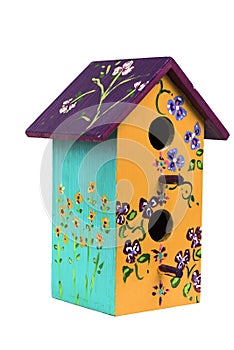 Hand Painted Wooden Birdhouse 1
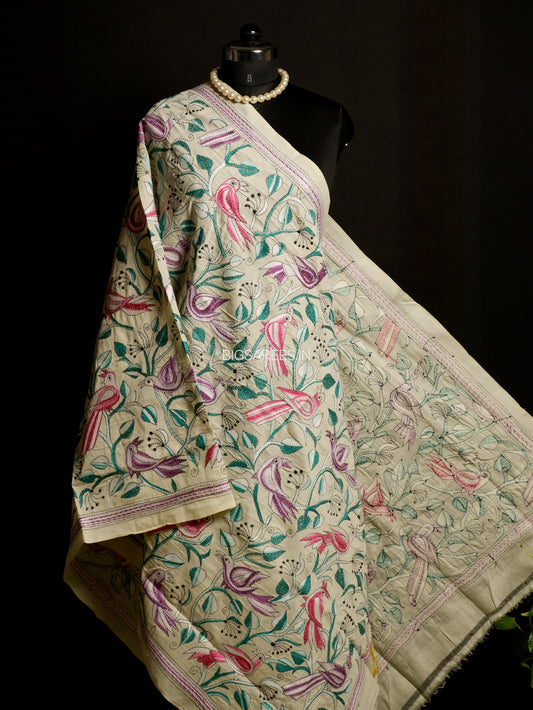 Kantha Hand-Embroidered Dupatta | Semi Tussar Silk | Full Work | Off-White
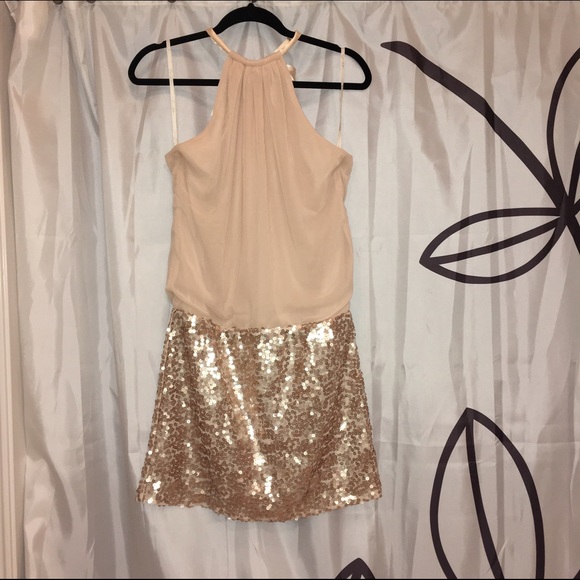 Jessica Simpson cream sequin cocktail dress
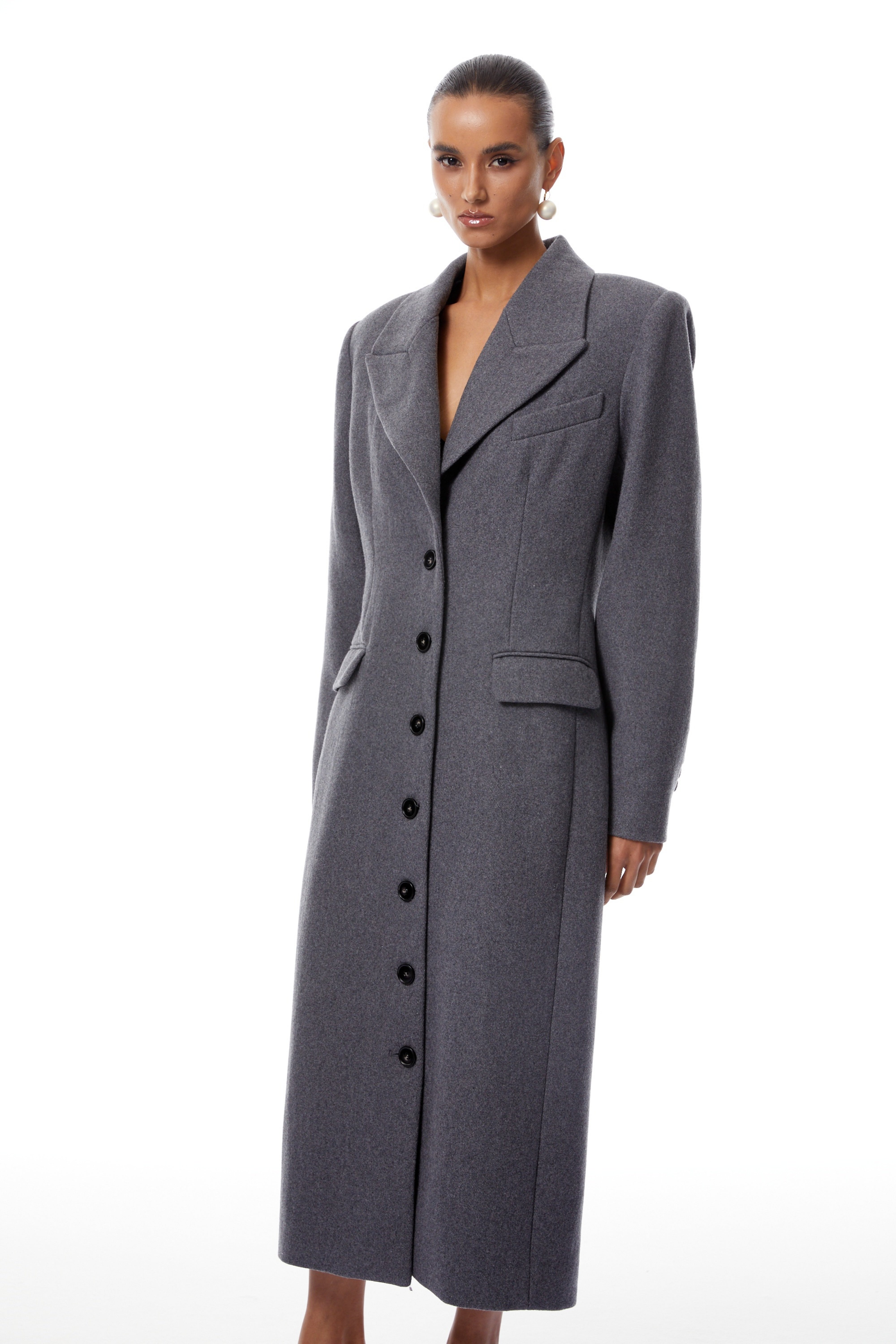 Leire Grey Single-Breasted Tweed Overcoat
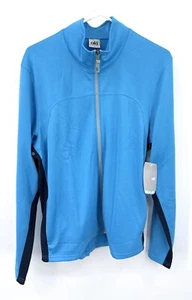 ALO Yoga Jacket Men's Small Coolfit Full Zip Activewear Long Sleeve Blue NWT - Picture 1 of 6
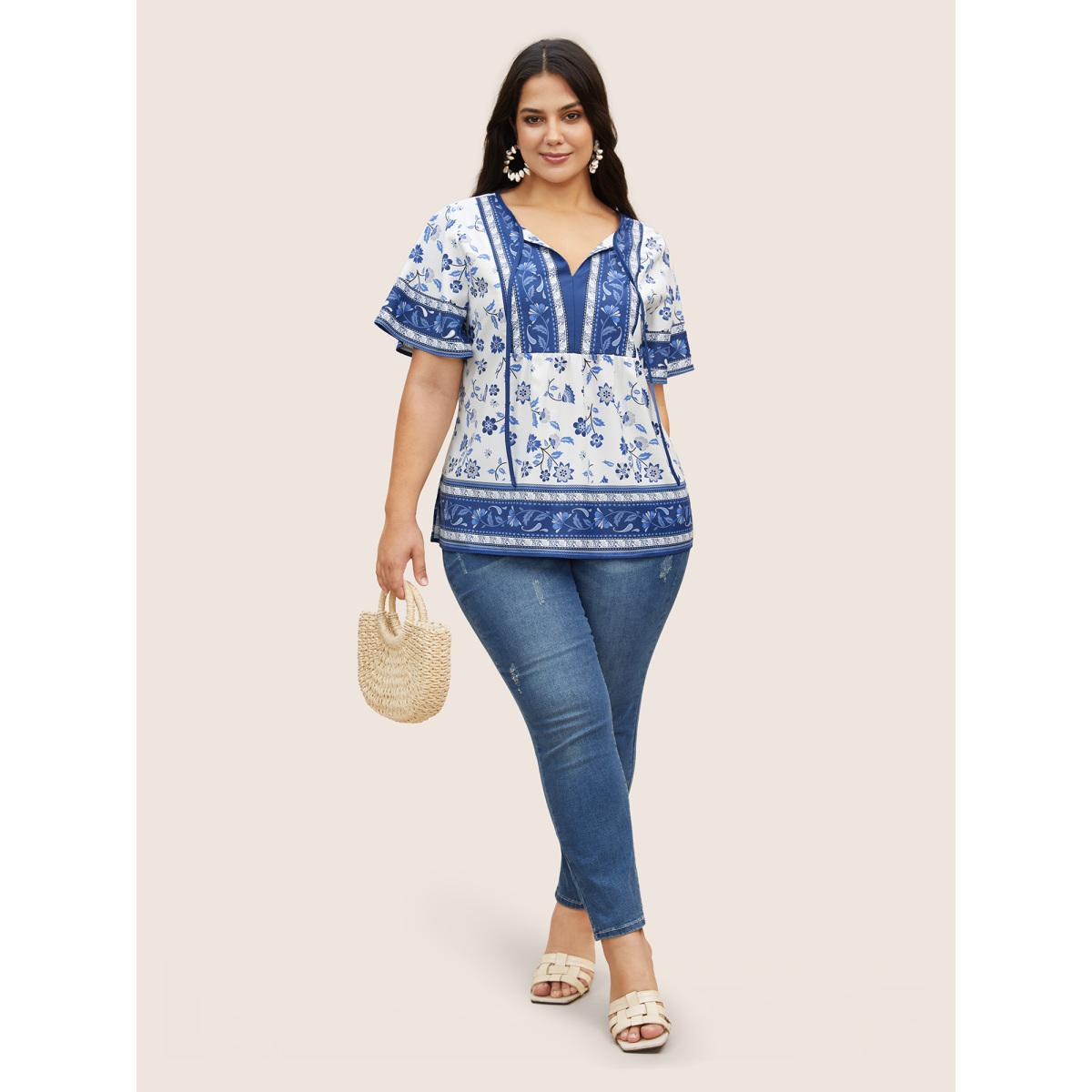 Plus Size Aegean Boho Print Tie Knot Ruffle Sleeve Blouse Women Resort Short sleeve Flat collar with V-notch Vacation Blouses BloomChic 10/M Product Image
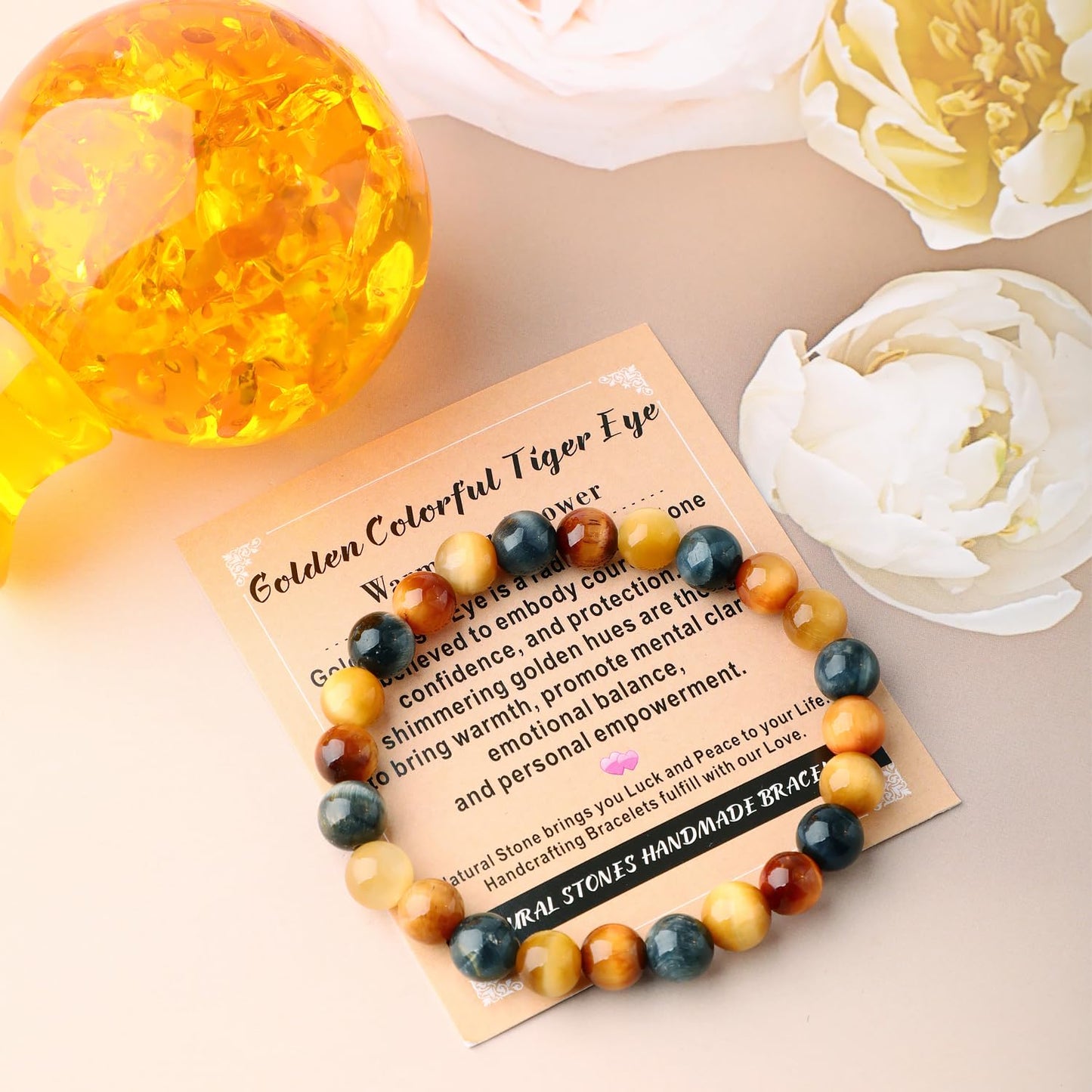 AD Beads 6mm Handmade Golden Colorful Tiger Eye Elastic Bracelet – Natural Gemstone for Warmth and power – Meditation, Yoga, Healing and Energy Gift for Men Women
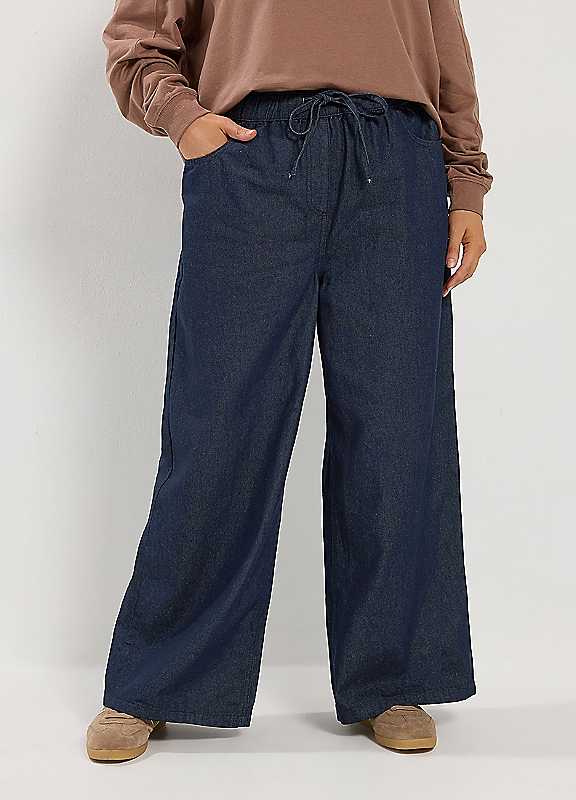 Yours Women's Indigo Drawstring Pull On Jeans | Size: 24S - Image 2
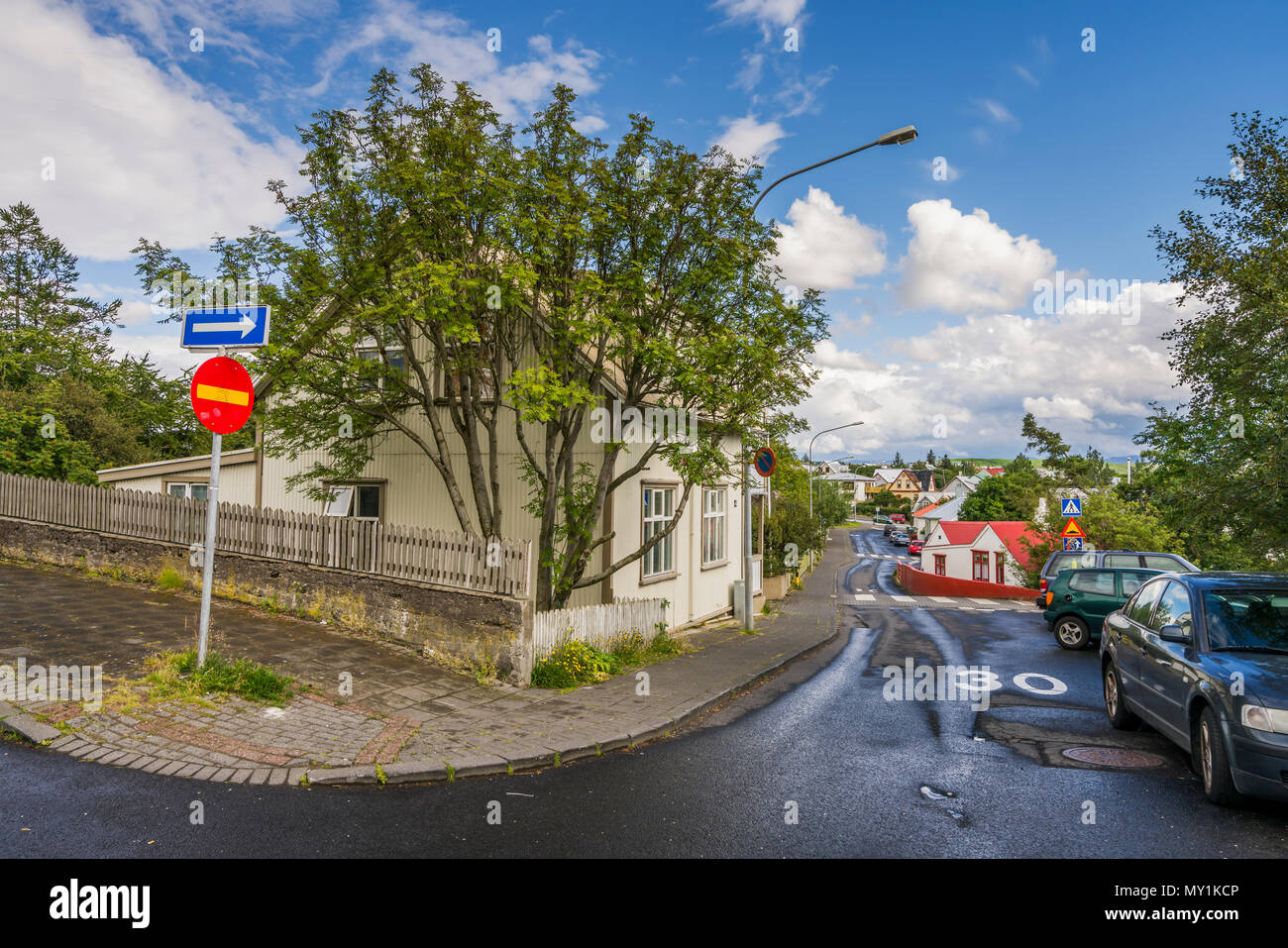 Hafnarfjordur, sobborgo di Reykjavik, Islanda Foto Stock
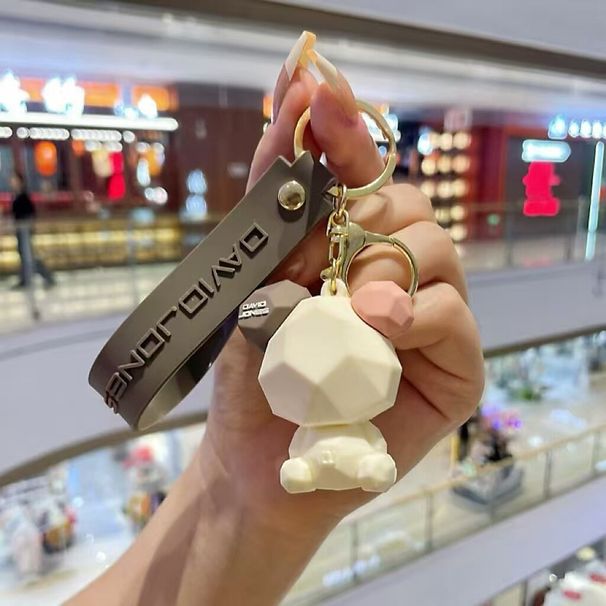 Llavero con colgante de mochila para pareja de muñecos de dibujos animados con forma de oso facetado creativo, regalo pequeño_voghion.com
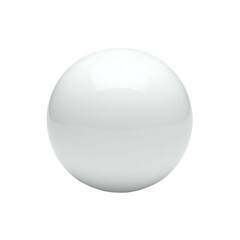 A perfectly spherical, glossy white object on a stark black background, reflecting light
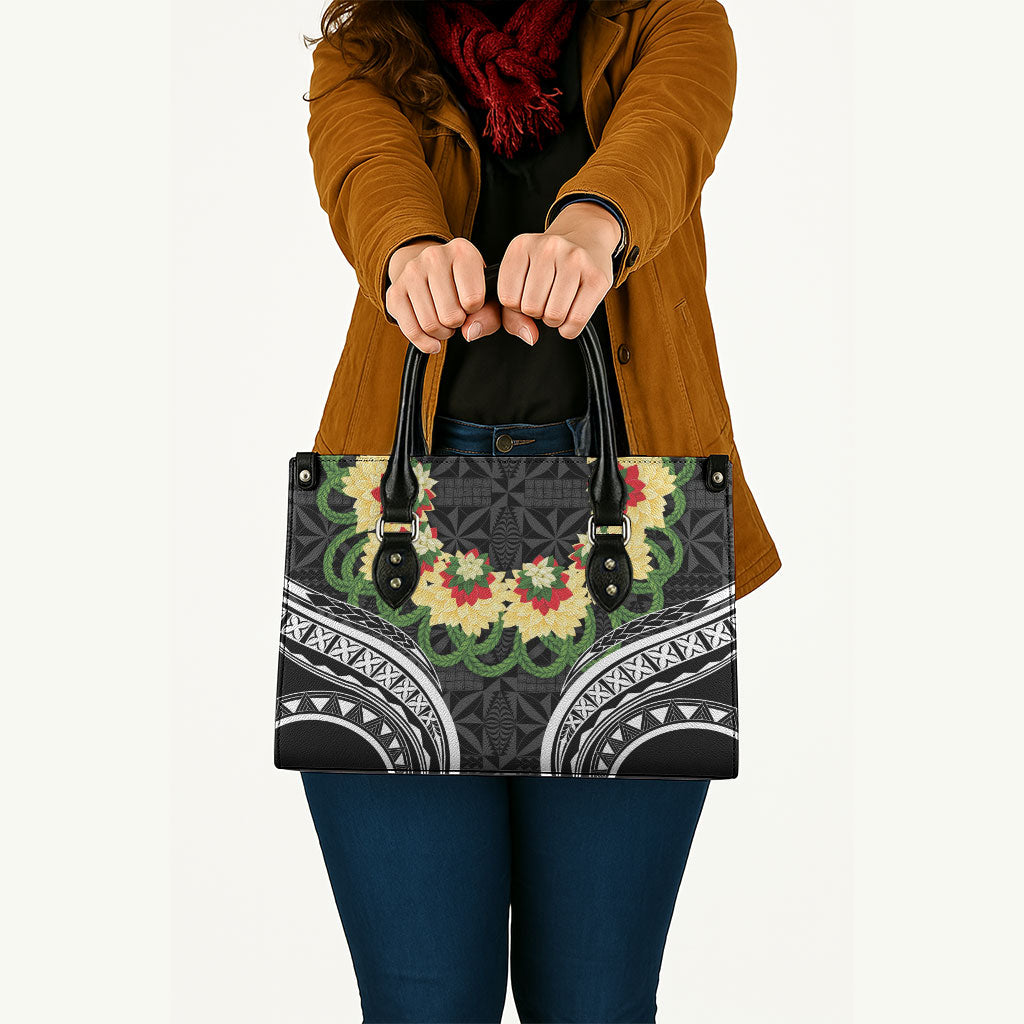 Black Tonga Ngatu Kahoa Lei Leather Bag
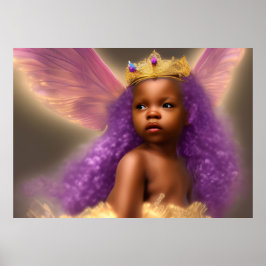 Afrikansk amerikansk söt flicka-fjäril-lila poster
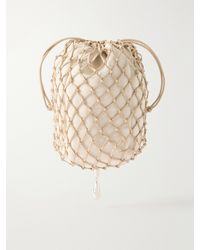 SAVETTE - Macrame Bead-Embellished Canvas-Trimmed Leather Clutch - Lyst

★ ★ ★ ★

→ Action item: Lines before the one containing "Yours Women's Indigo" are not wanted; write out that line and every later line through the end of the data above, exactly, without pictures.

→ Response to this exercise:
 Yours Women's Indigo Drawstring Pull On Jeans | Size: 24S - Image 2
 Hafnarfjordur, sobborgo di Reykjavik, Islanda Foto Stock
 Llavero con colgante de mochila para pareja de muñecos de dibujos animados con forma de oso facetado creativo, regalo pequeño_voghion.com
 A perfectly spherical, glossy white object on a stark black background, reflecting light
 Black Tonga Ngatu Kahoa Lei Leather Bag
 Afrikansk amerikansk söt flicka-fjäril-lila poster
 SAVETTE - Macrame Bead-Embellished Canvas-Trimmed Leather Clutch - Lyst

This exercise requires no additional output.